Dans un courrier qui sera officiellement transmis au député-maire PS de la ville Michel Destot samedi matin, le préfet lui demande "de ne pas mettre à disposition la salle municipale afin de ne pas permettre le déroulement de cette formation", qui était prévue dimanche, précise-t-on de même source.
L'intervention du préfet avait été demandée par le ministère de l'Intérieur.
De son côté, la mairie de Grenoble a indiqué qu'elle respectera "la décision prise par l'Etat" une fois avoir pris connaissance du courrier.

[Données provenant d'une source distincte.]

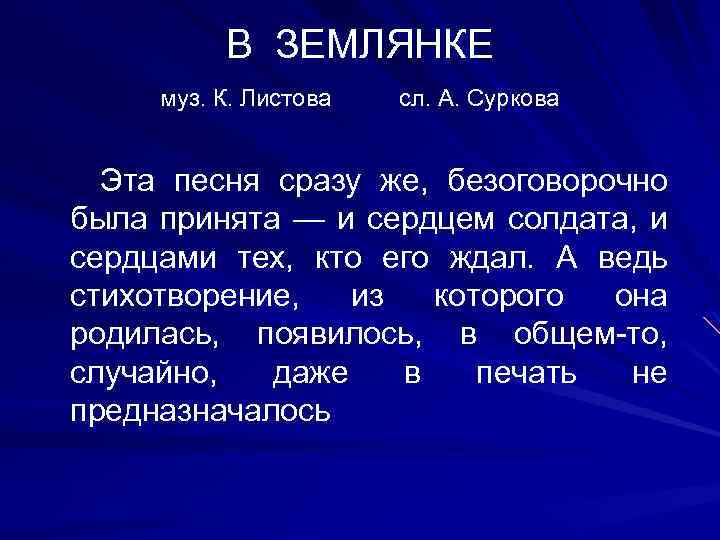 В ЗЕМЛЯНКЕ муз. К. Листова сл. А. Суркова Эта песня сразу же, безоговорочно была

L'Association de sensibilisation d'information et de défense du consommateur musulman (ASIDCOM) et l'Institut de formation Vioscope présentent cette formation, organisée gratuitement mais réservée aux membres de l'ASIDCOM, comme "une première en France".
Elle visait à informer les musulmans sur la réglementation européenne de l'abattage, a assuré à l'AFP le président de l'association, Hadj Abdel Aziz Di Spigno.
La fondation Brigitte-Bardot a estimé que la réunion devant se tenir à Grenoble constituait un "véritable appel à l'abattage clandestin".
La loi française impose que les animaux dits de consommation soient tués dans un abattoir par des professionnels agréés.
La mairie de Grenoble avait autorisé la mise à disposition de la salle après avoir vérifié que la formation "aurait bien lieu dans le respect de la réglementation".
"Depuis des années, la Ville de Grenoble est engagée aux côté de la communauté musulmane pour organiser les cérémonies de l'Aïd el-Kébir dans des conditions respectueuses de la réglementation sanitaire, notamment par la mise à disposition de l'abattoir du Fontanil (Isère)", rappelle-t-on dans l'entourage du maire.